Sunday, June 04, 2017

Fire Feb 13, 2017!

Sorry for the 6+ month gap in my postings. Life was very rudely interrupted by a huge fire on Feb 13. It started on Early Valley Road near the bottom of our 3.5k driveway and appears to have been caused by a fuse dropping out of a utility pole. Ross noticed huge amounts of smoke coming up the valley (there was a strong norwester). We put the dogs and a couple of essentials in the truck drove down our drive about 1k and found neighbours frantically escaping up the hill. After opening up stock gates, we decided we shouldn't drive back home as there was no vehicle egress route from the top of our property. So we drove over the neighbour's paddocks to a neighbour's driveway that goes up and got to Summit Road at the top of our ridge.  It was about 6:30pm at that point.

The fire rapidly moved up the hill. Our house is just behind the trees to the left of the bright flames in the middle of the photo. By 10pm, the fire was too close and the smoke was bad so we had to leave, assuming our house would be gone soon. This was confirmed by a neighbour on the next ridge north who could see our property was surrounded by fire. We went to a neighbour's house away from the fire for the night.

The next morning, our neighbour called to say he could see a green roof!! We couldn't believe it. Our house had miraculously survived. Well it wasn't a complete miracle. Ross had always been concerned about the possibility of fire and had kept the small lawn in front of the house short and well watered in the summer. And we always kept stock to keep the grass down in the paddocks close to the house. Plus Ross had trimmed the branches on the large trees behind our house to about 7 ft high and had cleared all the debris from under them. As Ross' father used to say, 'the harder you work, the luckier you get'.  It was sobering to see the scorched ground under those trees and realize that if Ross hadn't done that clearing, they probably all would have gone up in the fire and then the house. The fire came within 6 ft of our house at one corner and about 10 ft at another. Here's a drone photo showing how lucky we are to have our house. Over 100 of our 117 acres burned.
We went up to the house the next morning and this was the view before we got there:
And here's the view from the other side of the valley:

We spent the next 2 days putting out residual fires around the property with backpacks of water plus some help from volunteer firefighters. Most of the pipes from our two 30,000L water tanks burned so the tanks were empty the next morning. But all that water leaking out must have helped put out the fire.

The fire raged for about 5 days eventually covering 5000 acres and burning down 9 houses including our next door neighbour's house and two others on our street. The wind changed on day 3 and that's when things really got out of control. Because everything was burned around our house, we weren't too worried about our place even though the wind was blowing the fire back in our direction.
By the fourth night, we were able to stay at home for the night but it was probably stupid as the smoke stench in the house was dreadful despite leaving it open every day. It was almost 3 months before people didn't notice the smoke smell when they walked into our house.

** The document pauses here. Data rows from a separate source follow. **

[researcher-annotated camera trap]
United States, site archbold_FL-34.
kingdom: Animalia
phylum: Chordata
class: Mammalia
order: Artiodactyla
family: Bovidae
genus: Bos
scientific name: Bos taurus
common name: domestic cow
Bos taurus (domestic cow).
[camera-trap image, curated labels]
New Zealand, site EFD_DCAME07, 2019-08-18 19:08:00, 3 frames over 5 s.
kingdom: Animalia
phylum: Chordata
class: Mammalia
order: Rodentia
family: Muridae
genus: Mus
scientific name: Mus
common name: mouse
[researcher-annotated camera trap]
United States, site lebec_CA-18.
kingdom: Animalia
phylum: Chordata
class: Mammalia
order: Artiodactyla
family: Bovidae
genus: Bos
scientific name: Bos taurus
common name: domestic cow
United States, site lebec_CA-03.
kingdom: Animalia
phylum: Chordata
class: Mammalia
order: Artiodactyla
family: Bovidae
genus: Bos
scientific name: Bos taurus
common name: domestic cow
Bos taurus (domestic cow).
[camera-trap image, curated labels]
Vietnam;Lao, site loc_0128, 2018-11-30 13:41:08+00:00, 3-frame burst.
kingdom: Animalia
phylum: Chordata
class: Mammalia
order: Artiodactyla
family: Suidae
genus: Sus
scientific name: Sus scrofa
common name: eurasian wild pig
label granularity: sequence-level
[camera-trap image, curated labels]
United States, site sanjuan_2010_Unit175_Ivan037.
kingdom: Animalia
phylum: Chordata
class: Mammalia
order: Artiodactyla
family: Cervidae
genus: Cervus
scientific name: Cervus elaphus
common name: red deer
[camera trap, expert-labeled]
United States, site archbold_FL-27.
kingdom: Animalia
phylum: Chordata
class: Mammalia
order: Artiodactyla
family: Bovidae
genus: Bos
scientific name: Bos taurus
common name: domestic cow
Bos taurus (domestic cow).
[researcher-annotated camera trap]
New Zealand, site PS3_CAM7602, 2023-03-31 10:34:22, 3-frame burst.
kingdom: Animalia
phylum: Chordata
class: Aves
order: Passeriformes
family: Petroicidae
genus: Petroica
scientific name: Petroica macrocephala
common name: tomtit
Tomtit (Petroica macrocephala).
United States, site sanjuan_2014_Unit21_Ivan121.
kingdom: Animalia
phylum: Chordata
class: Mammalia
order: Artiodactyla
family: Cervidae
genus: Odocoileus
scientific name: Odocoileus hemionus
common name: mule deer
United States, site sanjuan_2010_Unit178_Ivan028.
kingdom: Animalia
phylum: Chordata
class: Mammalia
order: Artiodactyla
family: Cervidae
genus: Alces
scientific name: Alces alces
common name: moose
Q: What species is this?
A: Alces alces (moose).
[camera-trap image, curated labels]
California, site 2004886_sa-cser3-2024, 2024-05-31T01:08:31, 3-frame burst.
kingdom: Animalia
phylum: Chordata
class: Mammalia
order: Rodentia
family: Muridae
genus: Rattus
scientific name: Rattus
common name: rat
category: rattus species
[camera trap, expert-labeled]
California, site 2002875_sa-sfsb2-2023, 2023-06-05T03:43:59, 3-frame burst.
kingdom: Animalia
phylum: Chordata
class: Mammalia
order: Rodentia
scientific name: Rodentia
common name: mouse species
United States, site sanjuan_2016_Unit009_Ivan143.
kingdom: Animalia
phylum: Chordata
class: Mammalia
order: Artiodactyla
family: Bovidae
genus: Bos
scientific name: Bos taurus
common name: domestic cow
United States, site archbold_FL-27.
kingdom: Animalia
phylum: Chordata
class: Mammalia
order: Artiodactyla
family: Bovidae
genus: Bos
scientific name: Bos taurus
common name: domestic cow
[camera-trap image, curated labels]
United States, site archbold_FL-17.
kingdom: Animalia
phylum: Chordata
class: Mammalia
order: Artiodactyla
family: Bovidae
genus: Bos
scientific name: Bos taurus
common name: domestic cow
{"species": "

We lost four sheds, most of our fencing, two heifers and only about 1/3 or so of our vegetable gardens  in the fire. Our three lambs survived as did all of our chickens - thank heaven for that huge chook palace all covered in roofing iron! Our old cow Milkshake turned up two days after the fire looking pretty bad but with some fresh hay and water she started to perk up. And after about a week, she wandered over to our neighbour's bull (the fences were burned and not much of a barrier) so she must have been recovered enough to answer nature's call!

Our lemon tree!
It took about two months to clean up all the shed debris. Our 24m long propogation area with office, shade house, glasshouse and raised beds took forever! As we have decided to turn it into grass, gardens and a sitting area (maybe even with a spa!), we had to remove all the gravel and underlying half burned plastic sheeting that had been there for 20 years. I'm now most of the way through digging over all the compacted clay soil and adding gypsum and compost.

Ross is a happy man now as he has rebuilt the retaining walls near the house and the steps down from the house and he is now rebuilding sheds.

And we've even managed to get away to a friend's bach at Lake Tekapo for 2 nights!
While Ross is building, I am planting (or digging over compacted clay!). I've planted over 300 natives so far mostly along the driveway. But I also put some in a steep bit of our garden after first putting in coir matting.

My friend Rosemary helping with planting
The retaining walls have been repaired and the fence lines are bulldozed ready for the fencer and look how green things are getting. Although we spent a lot on aerial grass seeding, most of the green is broom, California thistle, bracken fern (native at least!) and blackberry! But at least it's green.
Digger driver putting in concrete (non-flammable!!) poles for retaining wall
Some trees that burned have new leaves and the tussock grass is sprouting. The flax has survived remarkably well. After being burned almost to the ground, most of it is coming back.
Tussock regrowth

Grass growing along creek
And even the burned cabbage trees still look cool!